Absolutely not.
Transfer rates and burst rates are marketed a lot by the harddrive companies and many people see that one drive has a higher burst rate and then assumes it is the fastest drive.
Burst and transfer rates have little to do with the real world feel of quickness and response of a harddrive/system and what the OP is really looking for - something with "quickness" of ram.
High Transfer rates are great for large files - say doing a lot of video editing and such. (speed of moving large amounts of data - top end speed is a way to look at it)
Random Access, Seek times and latency are great for a quick response to what you want it to do - say general use, multitasking, gaming (quickness - acceleration is a way to look at it)
So for something that will give you a feel of "RAM" - you want to look at the seek, access, read/write times, etc.

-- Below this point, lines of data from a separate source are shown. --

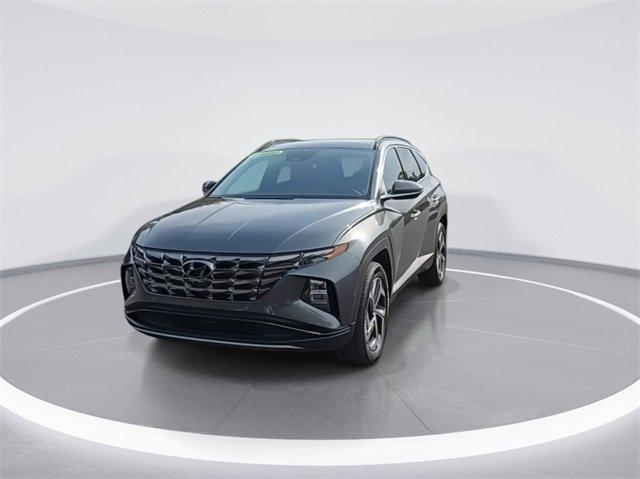 2024 hyundai tucson hybrid limited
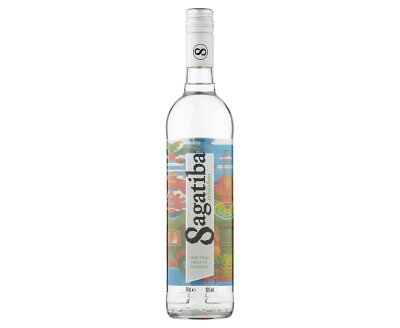 Sagatiba Cachaca Silver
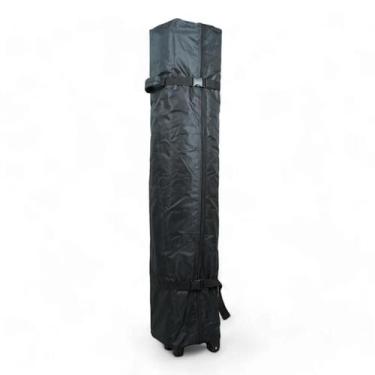 Imagem de Sacola com rodas para pagoda preto - Nautika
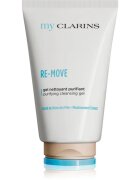 Clarins My Re-Move Purifying Cleansing Gel gel de curatare facial pentru pielea cu imperfectiuni 125 ml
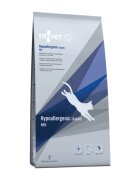 Trovet Cat Hypoallergenic RRD Iepure dietă veterinară pisici hrană uscată afecțiuni digestive și dermatologice 3kg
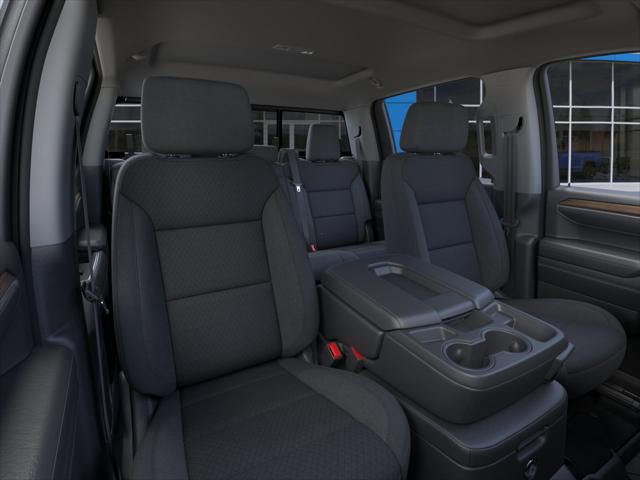 2026 Chevrolet Silverado 1500 2WD Crew Cab Short Bed LT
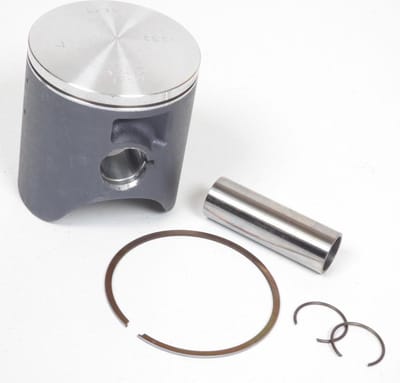 vertex motorzuiger voor motor yamaha 125 yz 1998 tot 2001 22520050 / 21743 nieuw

SSD is best at that, however other than certain SSD disks you do not want to go that route,... read this article to understand why
http://www.anandtech.com/cpuch...el/showdoc.aspx?i=3403
Next best is the velociraptors which have a very low random access off the top of my head in the 8ms range with seek times in the 4ms range, the wd6400 drive has something like a 12ms range in random access and 8 ms in seek,... (I might be a bit off since I don't want to go research the exact numbers.)
If you raid these drives, then the random access and seek times go down even further,... I want to say that the velociraptor in raid will give you mid 2ms range for seek,...
A millisecond may not seem like much, but when you want a "ram like" response,... those are the numbers you really want to look at.